When you are browsing a website and the mouse cursor disappears, it might be a computer glitch — or it might be a deliberate test to find out who you are.

The way you press, scroll and type on a phone screen or keyboard can be as unique as your fingerprints or facial features.

To fight fraud, a growing number of banks and merchants are tracking the physical movements of visitors to their websites as they use these websites and apps.

Some use the technology only to weed out automated attacks and suspicious transactions, but others are going significantly further, amassing tens of millions of profiles that can identify customers by how they touch, hold and tap their devices.

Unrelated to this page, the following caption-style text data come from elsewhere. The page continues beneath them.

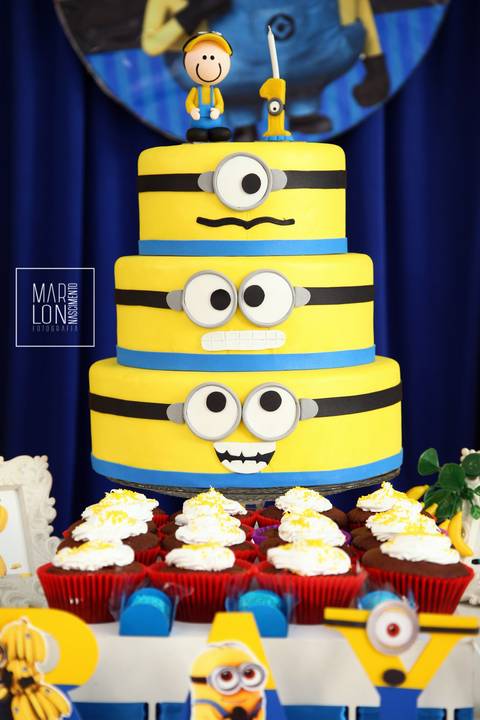 decoração-aniversario-bryan-condominio-mar-do-caribe-macaé-riodejaneiro-marlon-nascimento-fotografia'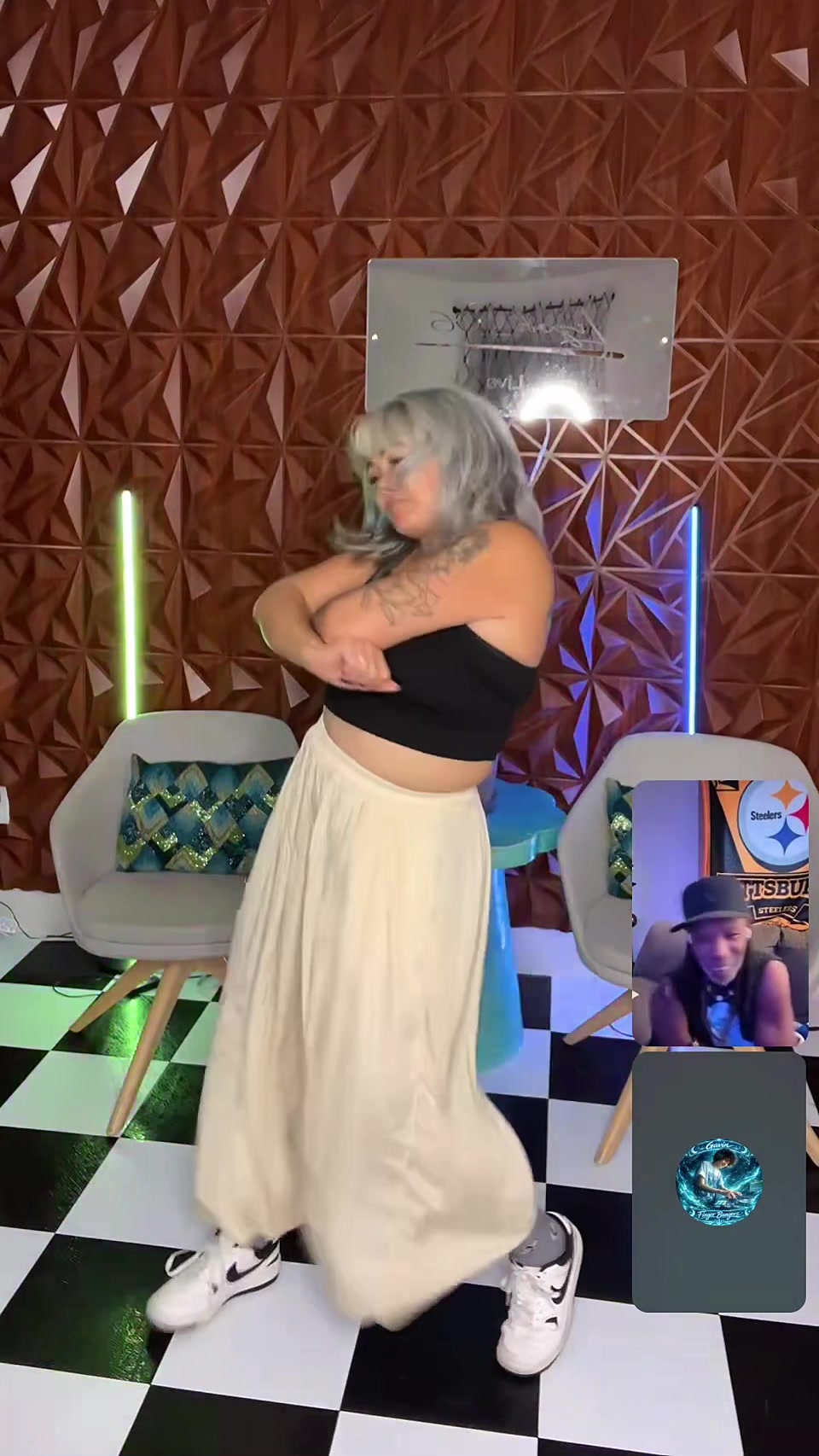 @Lizoh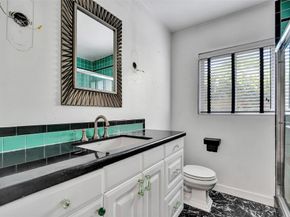 1626 Tyler St, Hollywood FL 33020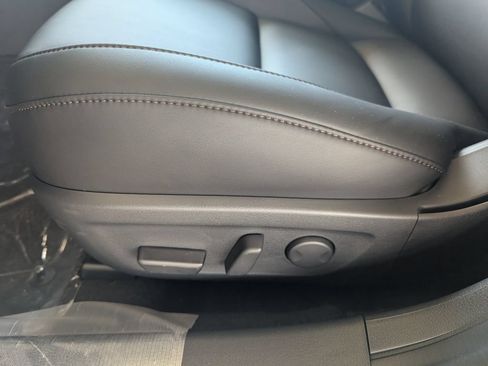 New 2026 MAZDA MAZDA3 2.5 S Sedan w/ Preferred Pkg FWD image 10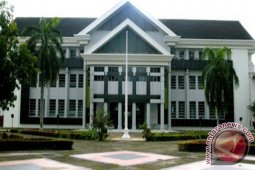 Unsyiah Jaring Pendapat Wacanakan Penggantian Nama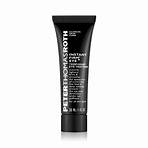 peter thomas roth instant firmx3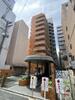 ライオンズマンション日本橋の賃貸物件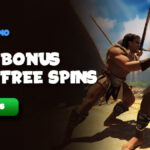 Explore the Latest UK Online Slots Worth Playing Today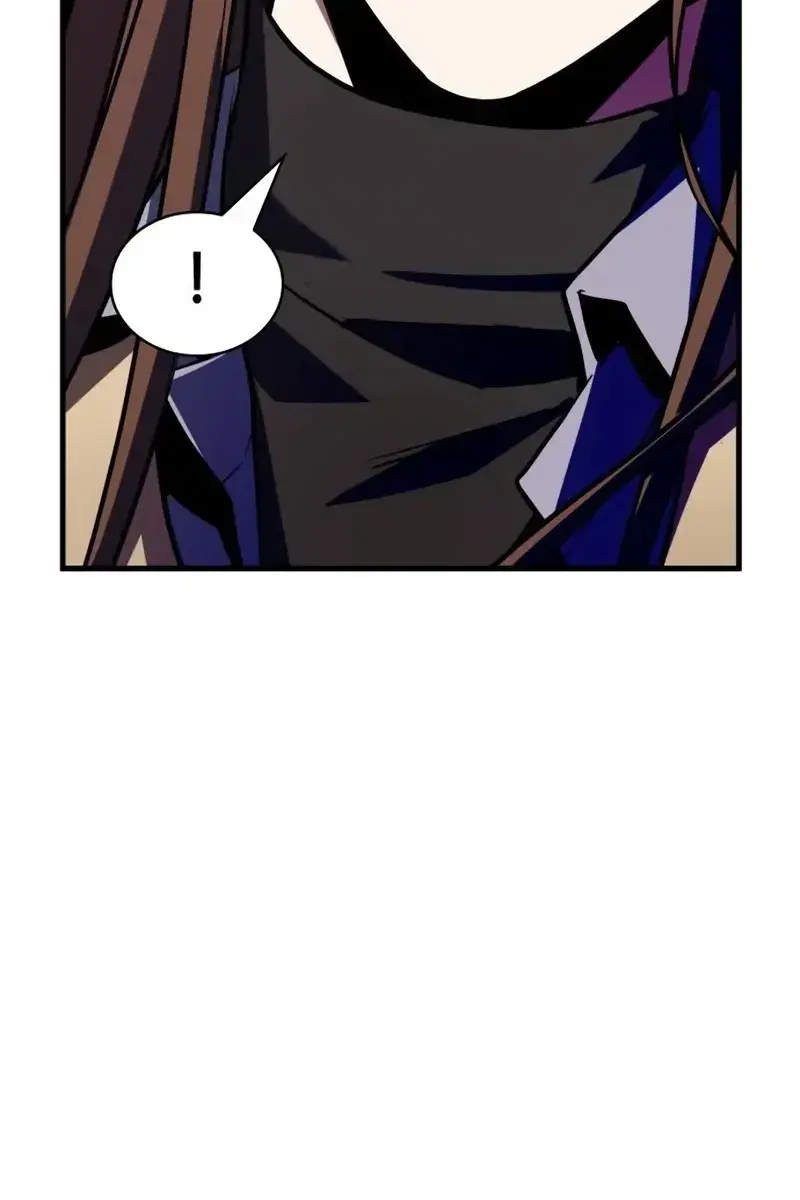 Omniscient-readers-viewpoint Chapter 197 Page 72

The data collection is invisible to those being watched. Using sensors in your phone or code on websites, companies can gather thousands of data points, known as "behavioural biometrics," to help prove whether a digital user is actually the person she claims to be.

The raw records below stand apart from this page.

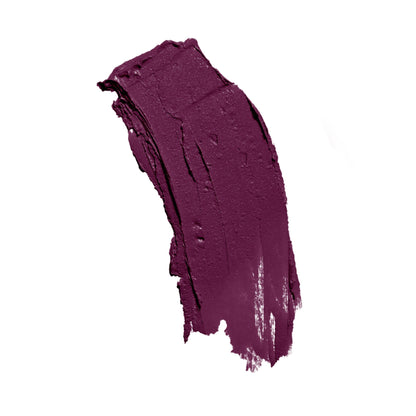 BaszCosmetics Plum Plot Lipstick in Orchid Edit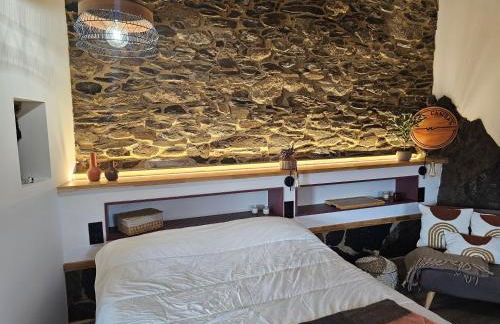 Viña Candaz By Oktheway - Foto 6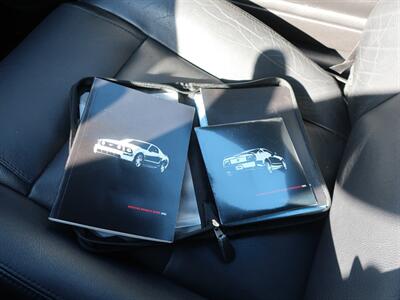 2006 Ford Mustang V6 Premium - Photo 19 - Lakeland, FL 33801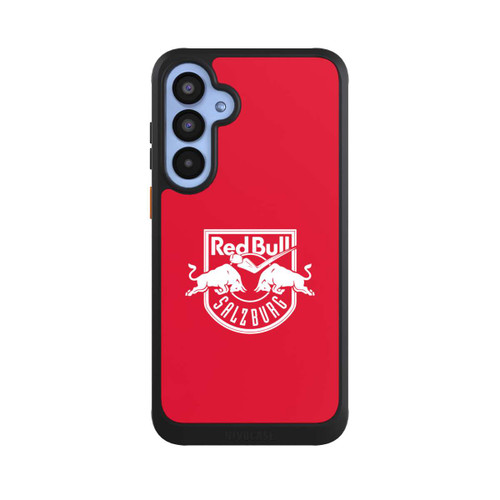 Samsung Galaxy A55 5G NIVOcore RBS Red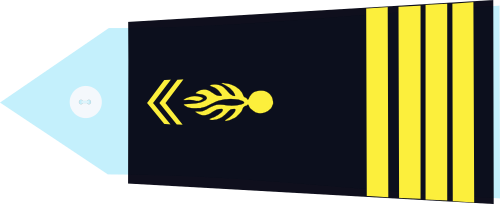 File:Cen gm.svg
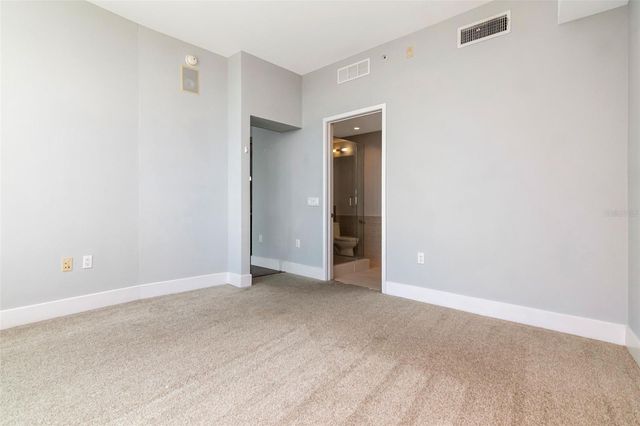 111 N 12TH STREET 1608, Tampa, FL 33602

To security officials, the technology is a powerful safeguard. Major data breaches are a near-daily occurrence. Cyberthieves have obtained billions of passwords and other sensitive personal information, which can be used to steal from customers' bank and shopping accounts and fraudulently open new ones.

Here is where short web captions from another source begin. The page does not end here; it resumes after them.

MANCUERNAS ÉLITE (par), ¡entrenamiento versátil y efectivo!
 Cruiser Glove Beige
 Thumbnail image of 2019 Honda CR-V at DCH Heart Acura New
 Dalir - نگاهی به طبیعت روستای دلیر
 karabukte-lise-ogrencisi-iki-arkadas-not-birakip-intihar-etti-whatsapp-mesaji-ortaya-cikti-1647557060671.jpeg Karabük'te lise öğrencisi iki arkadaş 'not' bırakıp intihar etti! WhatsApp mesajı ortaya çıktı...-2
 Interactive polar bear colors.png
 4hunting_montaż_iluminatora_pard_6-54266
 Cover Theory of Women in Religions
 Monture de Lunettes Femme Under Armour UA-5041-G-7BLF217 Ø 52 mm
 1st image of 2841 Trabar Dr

Privacy advocates view the biometric tools as potentially troubling, partly because few companies disclose to users when and how their taps and swipes are being tracked.

"What we have seen across the board with technology is that the more data that's collected by companies, the more they will try to find uses for that data," said Jennifer Lynch, a senior lawyer for the Electronic Frontier Foundation.

"It's a very small leap from using this to detect fraud to using this to learn very private information about you."